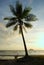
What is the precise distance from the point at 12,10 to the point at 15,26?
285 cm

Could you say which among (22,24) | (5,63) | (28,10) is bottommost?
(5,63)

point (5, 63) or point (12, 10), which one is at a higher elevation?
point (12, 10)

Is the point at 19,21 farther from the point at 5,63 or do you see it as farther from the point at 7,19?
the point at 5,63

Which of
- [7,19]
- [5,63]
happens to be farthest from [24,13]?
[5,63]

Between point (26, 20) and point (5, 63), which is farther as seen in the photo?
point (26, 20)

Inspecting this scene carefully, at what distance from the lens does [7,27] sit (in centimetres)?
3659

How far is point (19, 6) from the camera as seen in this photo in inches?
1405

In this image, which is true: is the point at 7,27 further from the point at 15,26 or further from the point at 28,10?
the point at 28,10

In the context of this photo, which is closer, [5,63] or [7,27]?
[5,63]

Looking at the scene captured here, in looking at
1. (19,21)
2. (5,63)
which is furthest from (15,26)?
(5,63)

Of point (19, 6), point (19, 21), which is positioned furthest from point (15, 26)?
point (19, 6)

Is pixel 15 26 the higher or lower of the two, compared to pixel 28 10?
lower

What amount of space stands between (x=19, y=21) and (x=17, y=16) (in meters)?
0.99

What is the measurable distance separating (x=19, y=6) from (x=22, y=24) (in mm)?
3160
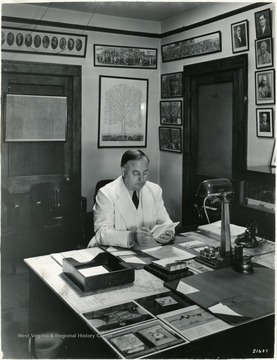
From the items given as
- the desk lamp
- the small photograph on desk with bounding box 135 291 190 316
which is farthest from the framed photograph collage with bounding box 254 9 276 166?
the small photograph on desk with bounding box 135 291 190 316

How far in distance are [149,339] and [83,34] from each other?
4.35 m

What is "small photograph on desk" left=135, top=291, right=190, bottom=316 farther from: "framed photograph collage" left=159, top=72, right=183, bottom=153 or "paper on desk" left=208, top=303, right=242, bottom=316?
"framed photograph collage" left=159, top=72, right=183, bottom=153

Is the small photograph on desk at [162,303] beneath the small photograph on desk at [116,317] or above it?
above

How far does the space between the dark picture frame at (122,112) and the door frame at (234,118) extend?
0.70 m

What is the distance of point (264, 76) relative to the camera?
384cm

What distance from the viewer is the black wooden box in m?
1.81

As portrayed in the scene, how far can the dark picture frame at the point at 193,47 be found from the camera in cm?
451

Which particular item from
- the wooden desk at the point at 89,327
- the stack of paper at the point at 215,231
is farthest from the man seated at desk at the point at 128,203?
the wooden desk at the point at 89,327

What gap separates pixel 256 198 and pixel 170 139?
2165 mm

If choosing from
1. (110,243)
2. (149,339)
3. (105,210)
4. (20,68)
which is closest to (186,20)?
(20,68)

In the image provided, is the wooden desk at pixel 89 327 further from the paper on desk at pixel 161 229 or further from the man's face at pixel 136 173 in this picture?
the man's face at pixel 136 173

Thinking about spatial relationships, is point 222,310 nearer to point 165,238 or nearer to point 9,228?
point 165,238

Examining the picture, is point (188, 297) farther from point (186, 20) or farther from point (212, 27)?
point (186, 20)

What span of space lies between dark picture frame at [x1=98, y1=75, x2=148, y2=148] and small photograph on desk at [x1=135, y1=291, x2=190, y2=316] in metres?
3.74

——

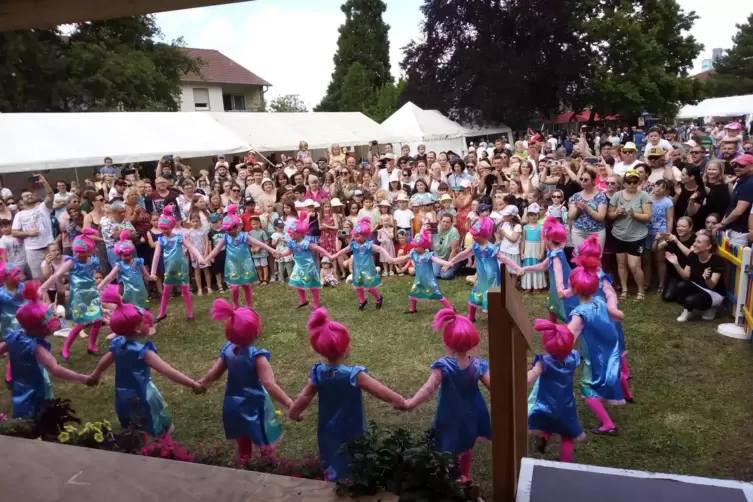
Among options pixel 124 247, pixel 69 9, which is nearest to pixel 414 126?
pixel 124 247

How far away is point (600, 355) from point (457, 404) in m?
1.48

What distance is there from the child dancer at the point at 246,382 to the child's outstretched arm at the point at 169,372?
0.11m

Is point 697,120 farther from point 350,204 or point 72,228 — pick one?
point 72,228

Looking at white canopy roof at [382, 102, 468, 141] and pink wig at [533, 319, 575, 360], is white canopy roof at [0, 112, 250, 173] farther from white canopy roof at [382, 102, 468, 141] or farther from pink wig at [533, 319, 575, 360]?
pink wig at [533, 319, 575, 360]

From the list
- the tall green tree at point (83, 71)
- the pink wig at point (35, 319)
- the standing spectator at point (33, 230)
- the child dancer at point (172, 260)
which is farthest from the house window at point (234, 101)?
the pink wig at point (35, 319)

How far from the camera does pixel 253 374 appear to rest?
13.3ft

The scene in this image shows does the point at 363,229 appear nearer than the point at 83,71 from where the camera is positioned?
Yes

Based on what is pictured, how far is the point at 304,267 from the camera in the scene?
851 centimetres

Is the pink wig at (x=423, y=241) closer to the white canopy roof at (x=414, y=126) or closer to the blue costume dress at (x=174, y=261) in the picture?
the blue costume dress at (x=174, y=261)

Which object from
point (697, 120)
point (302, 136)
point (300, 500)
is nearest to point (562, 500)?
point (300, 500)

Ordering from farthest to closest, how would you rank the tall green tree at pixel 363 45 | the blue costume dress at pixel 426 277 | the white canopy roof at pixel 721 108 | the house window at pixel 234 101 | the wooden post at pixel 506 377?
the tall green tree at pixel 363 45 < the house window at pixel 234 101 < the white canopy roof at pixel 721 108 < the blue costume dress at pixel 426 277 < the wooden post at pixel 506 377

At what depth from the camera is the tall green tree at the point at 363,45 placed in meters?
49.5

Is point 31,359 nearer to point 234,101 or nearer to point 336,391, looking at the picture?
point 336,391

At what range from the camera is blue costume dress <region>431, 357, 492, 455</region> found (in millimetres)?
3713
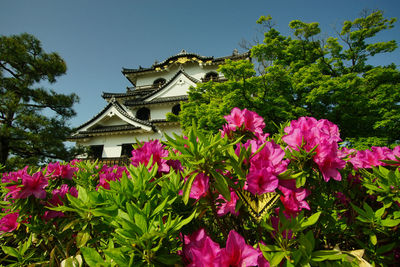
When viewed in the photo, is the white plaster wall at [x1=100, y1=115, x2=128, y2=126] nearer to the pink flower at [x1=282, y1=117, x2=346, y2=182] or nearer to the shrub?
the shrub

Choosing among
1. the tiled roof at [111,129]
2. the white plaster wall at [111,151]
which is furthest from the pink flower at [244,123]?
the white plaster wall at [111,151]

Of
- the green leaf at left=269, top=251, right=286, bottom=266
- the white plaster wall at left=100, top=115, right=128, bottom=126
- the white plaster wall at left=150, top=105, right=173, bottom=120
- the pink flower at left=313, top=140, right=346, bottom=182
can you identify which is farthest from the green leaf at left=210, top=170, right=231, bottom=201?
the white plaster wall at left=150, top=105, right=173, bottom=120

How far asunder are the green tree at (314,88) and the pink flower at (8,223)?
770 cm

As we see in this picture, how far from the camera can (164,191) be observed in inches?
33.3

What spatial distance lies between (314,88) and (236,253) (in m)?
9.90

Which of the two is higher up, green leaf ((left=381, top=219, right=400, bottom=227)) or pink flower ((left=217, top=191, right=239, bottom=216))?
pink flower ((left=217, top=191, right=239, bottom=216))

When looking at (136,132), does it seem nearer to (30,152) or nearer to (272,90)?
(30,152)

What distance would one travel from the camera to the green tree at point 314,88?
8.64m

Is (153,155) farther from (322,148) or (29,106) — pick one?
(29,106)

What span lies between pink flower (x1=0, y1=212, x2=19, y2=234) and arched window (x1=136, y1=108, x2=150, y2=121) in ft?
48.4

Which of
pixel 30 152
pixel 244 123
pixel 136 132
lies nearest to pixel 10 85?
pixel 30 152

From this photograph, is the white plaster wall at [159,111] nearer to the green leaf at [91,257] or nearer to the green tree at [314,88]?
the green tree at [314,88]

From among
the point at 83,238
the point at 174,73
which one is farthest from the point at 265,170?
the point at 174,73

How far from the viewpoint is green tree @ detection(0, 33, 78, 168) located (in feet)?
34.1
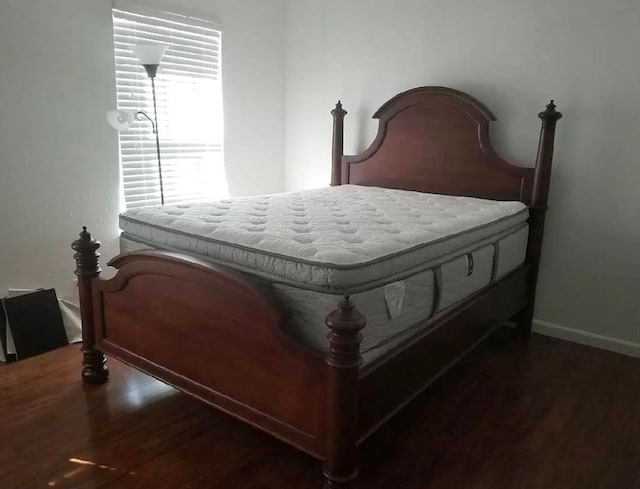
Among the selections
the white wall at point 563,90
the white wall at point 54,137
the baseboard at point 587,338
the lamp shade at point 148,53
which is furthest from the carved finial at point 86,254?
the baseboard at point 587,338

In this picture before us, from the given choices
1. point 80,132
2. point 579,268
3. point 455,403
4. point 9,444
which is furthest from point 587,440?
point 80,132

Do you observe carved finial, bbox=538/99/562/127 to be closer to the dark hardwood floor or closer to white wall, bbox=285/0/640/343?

——

[PROBLEM TO WORK ON] How many lines in the items above contain the word "blue"? Case counts. Reply with the number alone.

[FULL RESPONSE] 5